Donnerstag, 2. September 2010

Die FDP-Fraktion im Leipziger Stadtrat begrüßt die Verabschiedung des Gesetzes zur Vereinfachung des Landesumweltrechtes im Sächsischen Landtag am 01. September 2010.

“Jeder Leipziger kann nunmehr selbst entscheiden, wie er mit den Bäumen auf seinem bebauten Grundstück oder Kleingarten umgeht. Der  Sächsische Landtag ist mit der Vereinfachung des Landesumweltrechts einen wichtigen Schritt in Richtung Bürokratieabbau und bürgerliche  Freiheit gegangen”, so René Hobusch, stellvertretender Fraktionsvorsitzender der FDP-Fraktion im Leipziger Stadtrat.

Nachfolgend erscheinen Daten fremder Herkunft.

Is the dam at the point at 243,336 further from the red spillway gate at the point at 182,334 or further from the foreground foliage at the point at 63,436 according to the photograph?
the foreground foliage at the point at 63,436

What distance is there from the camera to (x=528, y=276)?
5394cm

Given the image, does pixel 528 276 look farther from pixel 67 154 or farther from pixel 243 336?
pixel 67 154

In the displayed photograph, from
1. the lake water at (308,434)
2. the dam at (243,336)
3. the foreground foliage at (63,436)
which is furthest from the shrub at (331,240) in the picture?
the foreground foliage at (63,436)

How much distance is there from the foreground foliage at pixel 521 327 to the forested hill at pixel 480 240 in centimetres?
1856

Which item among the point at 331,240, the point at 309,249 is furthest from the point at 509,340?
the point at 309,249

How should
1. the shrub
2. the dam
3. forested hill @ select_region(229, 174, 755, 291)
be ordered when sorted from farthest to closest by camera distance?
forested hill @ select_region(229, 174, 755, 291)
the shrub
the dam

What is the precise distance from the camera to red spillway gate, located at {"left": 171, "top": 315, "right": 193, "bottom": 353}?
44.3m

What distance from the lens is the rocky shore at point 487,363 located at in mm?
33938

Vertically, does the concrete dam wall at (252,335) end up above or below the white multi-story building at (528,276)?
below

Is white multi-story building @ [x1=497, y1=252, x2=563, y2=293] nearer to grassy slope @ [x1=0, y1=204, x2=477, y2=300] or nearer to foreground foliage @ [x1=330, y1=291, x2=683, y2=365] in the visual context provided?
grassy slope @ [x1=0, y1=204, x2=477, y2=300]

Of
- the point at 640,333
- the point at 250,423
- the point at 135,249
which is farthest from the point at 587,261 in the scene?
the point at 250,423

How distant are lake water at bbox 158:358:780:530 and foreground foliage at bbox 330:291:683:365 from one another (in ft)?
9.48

An den Leipziger Umweltbürgermeister Rosenthal richtet der Liberale: “Jetzt muss Rosenthal die Baumschutzsatzung der Stadt Leipzig an die neue Rechtslage anpassen. Bereits im Frühjahr wollte die FDP-Fraktion mit einer Änderung der Baumschutzsatzung die nunmehr eingetretenen Erleichterungen für die Leipziger Bürger auf kommunaler Ebene erreichen. Das wusste Rosenthal noch zu verhindern und widersetzte sich damit einem schon lange geäußerten Wunsch der überwiegenden Zahl der Leipziger Grundbesitzer. Dass die schwarz-gelbe Staatsregierung ihr Wahlversprechen einlöst, war ohnehin klar. Nun kann Bürgermeister Rosenthal auch bedenkenlos und ohne bürokratischen Aufwand “Schlagbäume” für seine erträumten City-Maut-Stellen fällen.”

Die neuen Regelungen im Landesumweltrecht schaffen das bisherige Genehmigungsverfahren zur Fällung eines Baumes ab. Bäume und Hecken in Kleingärten im Sinne des Bundeskleingartengesetzes sind damit komplett  aus dem Geltungsbereich kommunaler Baumschutzsatzungen ausgenommen. Gleiches gilt auf mit Gebäuden bebauten Grundstücken – gleich ob gewerblich oder privat genutzt – für Obstbäume, Nadelgehölze, Pappeln, Birken, Baumweiden und abgestorbene Bäume sowie gleichermaßen für alle  Bäume mit einem Stammumfang von bis zu einem Meter, gemessen in einer Stammhöhe von einem Meter.